*** Opening of Material for this task ***

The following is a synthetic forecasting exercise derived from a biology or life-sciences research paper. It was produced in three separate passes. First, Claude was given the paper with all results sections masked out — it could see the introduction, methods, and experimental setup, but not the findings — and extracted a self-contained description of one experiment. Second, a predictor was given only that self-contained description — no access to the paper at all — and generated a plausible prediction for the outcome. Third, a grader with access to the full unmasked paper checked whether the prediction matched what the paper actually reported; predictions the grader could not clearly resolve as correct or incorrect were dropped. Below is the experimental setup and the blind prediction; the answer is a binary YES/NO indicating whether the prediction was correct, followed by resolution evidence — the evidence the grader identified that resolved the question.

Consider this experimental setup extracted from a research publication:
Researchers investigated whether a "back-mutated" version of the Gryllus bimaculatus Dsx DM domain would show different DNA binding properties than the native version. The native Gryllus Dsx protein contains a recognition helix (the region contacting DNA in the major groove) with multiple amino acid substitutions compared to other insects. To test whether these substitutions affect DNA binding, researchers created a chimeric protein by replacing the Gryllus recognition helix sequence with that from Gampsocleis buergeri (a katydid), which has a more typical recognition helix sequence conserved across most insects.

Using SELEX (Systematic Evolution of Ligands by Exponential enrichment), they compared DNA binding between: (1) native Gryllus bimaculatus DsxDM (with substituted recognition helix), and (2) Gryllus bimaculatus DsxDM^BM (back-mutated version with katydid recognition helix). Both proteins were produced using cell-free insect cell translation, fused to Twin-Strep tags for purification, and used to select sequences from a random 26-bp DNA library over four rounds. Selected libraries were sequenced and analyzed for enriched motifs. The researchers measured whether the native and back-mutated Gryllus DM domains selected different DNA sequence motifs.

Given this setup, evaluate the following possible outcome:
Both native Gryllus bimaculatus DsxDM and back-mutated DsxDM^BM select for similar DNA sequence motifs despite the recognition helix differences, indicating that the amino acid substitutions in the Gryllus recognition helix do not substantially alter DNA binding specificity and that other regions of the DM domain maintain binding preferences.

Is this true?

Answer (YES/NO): YES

*** Close of Material for this task ***

→ **Exercise details**:
Reproduce each entry above character for character.

→ **Output below**:
The following is a synthetic forecasting exercise derived from a biology or life-sciences research paper. It was produced in three separate passes. First, Claude was given the paper with all results sections masked out — it could see the introduction, methods, and experimental setup, but not the findings — and extracted a self-contained description of one experiment. Second, a predictor was given only that self-contained description — no access to the paper at all — and generated a plausible prediction for the outcome. Third, a grader with access to the full unmasked paper checked whether the prediction matched what the paper actually reported; predictions the grader could not clearly resolve as correct or incorrect were dropped. Below is the experimental setup and the blind prediction; the answer is a binary YES/NO indicating whether the prediction was correct, followed by resolution evidence — the evidence the grader identified that resolved the question.

Consider this experimental setup extracted from a research publication:
Researchers investigated whether a "back-mutated" version of the Gryllus bimaculatus Dsx DM domain would show different DNA binding properties than the native version. The native Gryllus Dsx protein contains a recognition helix (the region contacting DNA in the major groove) with multiple amino acid substitutions compared to other insects. To test whether these substitutions affect DNA binding, researchers created a chimeric protein by replacing the Gryllus recognition helix sequence with that from Gampsocleis buergeri (a katydid), which has a more typical recognition helix sequence conserved across most insects.

Using SELEX (Systematic Evolution of Ligands by Exponential enrichment), they compared DNA binding between: (1) native Gryllus bimaculatus DsxDM (with substituted recognition helix), and (2) Gryllus bimaculatus DsxDM^BM (back-mutated version with katydid recognition helix). Both proteins were produced using cell-free insect cell translation, fused to Twin-Strep tags for purification, and used to select sequences from a random 26-bp DNA library over four rounds. Selected libraries were sequenced and analyzed for enriched motifs. The researchers measured whether the native and back-mutated Gryllus DM domains selected different DNA sequence motifs.

Given this setup, evaluate the following possible outcome:
Both native Gryllus bimaculatus DsxDM and back-mutated DsxDM^BM select for similar DNA sequence motifs despite the recognition helix differences, indicating that the amino acid substitutions in the Gryllus recognition helix do not substantially alter DNA binding specificity and that other regions of the DM domain maintain binding preferences.

Is this true?

Answer (YES/NO): YES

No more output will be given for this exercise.